Texte à lire |
————

Alger, envoyée spéciale.
C'était le jour de la fête nationale algérienne, le 1er novembre dernier, et, comme tous les ans, le président Liamine Zéroual avait convié au palais du gouvernement les directeurs des grands journaux du pays. «Cette fois, il compte vraiment sur votre présence», a glissé aux invités un de ces intermédiaires qui, en Algérie, se chargent toujours de décoder les paroles officielles. Le moment était, disons, délicat. Cinq quotidiens de la presse privés étaient alors en grève de solidarité avec deux autres titres, le Matin et El Watan, suspendus le 17 octobre, sous l'explication officielle d'une facture non payée auprès des imprimeries d'Etat. Or les deux «suspendus» avaient publié durant tout l'été une série de scandales qui mettaient essentiellement en cause le principal conseiller du président, Mohamed Betchine, reflétant la guerre des clans au sommet de l'Etat.

————

Lignes de données |

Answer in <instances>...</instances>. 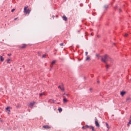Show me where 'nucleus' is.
Masks as SVG:
<instances>
[{
	"label": "nucleus",
	"instance_id": "1",
	"mask_svg": "<svg viewBox=\"0 0 131 131\" xmlns=\"http://www.w3.org/2000/svg\"><path fill=\"white\" fill-rule=\"evenodd\" d=\"M28 7H25L24 12L26 13V14H30V12H31V10L28 9Z\"/></svg>",
	"mask_w": 131,
	"mask_h": 131
},
{
	"label": "nucleus",
	"instance_id": "2",
	"mask_svg": "<svg viewBox=\"0 0 131 131\" xmlns=\"http://www.w3.org/2000/svg\"><path fill=\"white\" fill-rule=\"evenodd\" d=\"M109 57H108V56H107V55H104V56H103L102 57V58H101V61H102V62H104V63H106V61H108V58Z\"/></svg>",
	"mask_w": 131,
	"mask_h": 131
},
{
	"label": "nucleus",
	"instance_id": "3",
	"mask_svg": "<svg viewBox=\"0 0 131 131\" xmlns=\"http://www.w3.org/2000/svg\"><path fill=\"white\" fill-rule=\"evenodd\" d=\"M95 122L96 126H97V127H99L100 124H99V122H98V119L96 118H95Z\"/></svg>",
	"mask_w": 131,
	"mask_h": 131
},
{
	"label": "nucleus",
	"instance_id": "4",
	"mask_svg": "<svg viewBox=\"0 0 131 131\" xmlns=\"http://www.w3.org/2000/svg\"><path fill=\"white\" fill-rule=\"evenodd\" d=\"M35 103L36 102L35 101L30 103L29 105V107H30V108H33V105H35Z\"/></svg>",
	"mask_w": 131,
	"mask_h": 131
},
{
	"label": "nucleus",
	"instance_id": "5",
	"mask_svg": "<svg viewBox=\"0 0 131 131\" xmlns=\"http://www.w3.org/2000/svg\"><path fill=\"white\" fill-rule=\"evenodd\" d=\"M26 47H27V45H26V44H23L22 45H21L19 47V48L23 49H25L26 48Z\"/></svg>",
	"mask_w": 131,
	"mask_h": 131
},
{
	"label": "nucleus",
	"instance_id": "6",
	"mask_svg": "<svg viewBox=\"0 0 131 131\" xmlns=\"http://www.w3.org/2000/svg\"><path fill=\"white\" fill-rule=\"evenodd\" d=\"M126 94V92L122 91L120 92V95L121 96V97H123V96H124Z\"/></svg>",
	"mask_w": 131,
	"mask_h": 131
},
{
	"label": "nucleus",
	"instance_id": "7",
	"mask_svg": "<svg viewBox=\"0 0 131 131\" xmlns=\"http://www.w3.org/2000/svg\"><path fill=\"white\" fill-rule=\"evenodd\" d=\"M43 128H46V129L51 128V126H50L49 125H48L43 126Z\"/></svg>",
	"mask_w": 131,
	"mask_h": 131
},
{
	"label": "nucleus",
	"instance_id": "8",
	"mask_svg": "<svg viewBox=\"0 0 131 131\" xmlns=\"http://www.w3.org/2000/svg\"><path fill=\"white\" fill-rule=\"evenodd\" d=\"M85 61H91V57L90 56H87L85 59Z\"/></svg>",
	"mask_w": 131,
	"mask_h": 131
},
{
	"label": "nucleus",
	"instance_id": "9",
	"mask_svg": "<svg viewBox=\"0 0 131 131\" xmlns=\"http://www.w3.org/2000/svg\"><path fill=\"white\" fill-rule=\"evenodd\" d=\"M82 129H86V128H89V125H86L82 127Z\"/></svg>",
	"mask_w": 131,
	"mask_h": 131
},
{
	"label": "nucleus",
	"instance_id": "10",
	"mask_svg": "<svg viewBox=\"0 0 131 131\" xmlns=\"http://www.w3.org/2000/svg\"><path fill=\"white\" fill-rule=\"evenodd\" d=\"M58 89H60L61 90V91H64V86H63L59 85L58 86Z\"/></svg>",
	"mask_w": 131,
	"mask_h": 131
},
{
	"label": "nucleus",
	"instance_id": "11",
	"mask_svg": "<svg viewBox=\"0 0 131 131\" xmlns=\"http://www.w3.org/2000/svg\"><path fill=\"white\" fill-rule=\"evenodd\" d=\"M90 129H92V131H95V129L93 126H89V128Z\"/></svg>",
	"mask_w": 131,
	"mask_h": 131
},
{
	"label": "nucleus",
	"instance_id": "12",
	"mask_svg": "<svg viewBox=\"0 0 131 131\" xmlns=\"http://www.w3.org/2000/svg\"><path fill=\"white\" fill-rule=\"evenodd\" d=\"M6 111H8L9 112L8 113V114H10V112H11V110H10V107H7L6 108Z\"/></svg>",
	"mask_w": 131,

————

Consignes des tâches |
a: Indiquez si chacune des affirmations suivantes concorde avec l'article sur la presse algérienne, en répondant par oui ou par non et en citant mot pour mot le passage décisif : (i) Le Matin et El Watan ont été suspendus le 17 octobre ; (ii) six quotidiens privés faisaient grève par solidarité ; (iii) Mohamed Betchine était le principal conseiller du président.
b: Selon l'article sur la presse algérienne, quelle explication officielle a été donnée pour la suspension des deux journaux ?
Le matériel n'intervient nullement ici.

Réponses par tâche |
a:
(i) Oui : « le Matin et El Watan, suspendus le 17 octobre ».
(ii) Non : « Cinq quotidiens de la presse privés étaient alors en grève de solidarité ».
(iii) Oui : « le principal conseiller du président, Mohamed Betchine ».

b: Une facture non payée auprès des imprimeries d'État.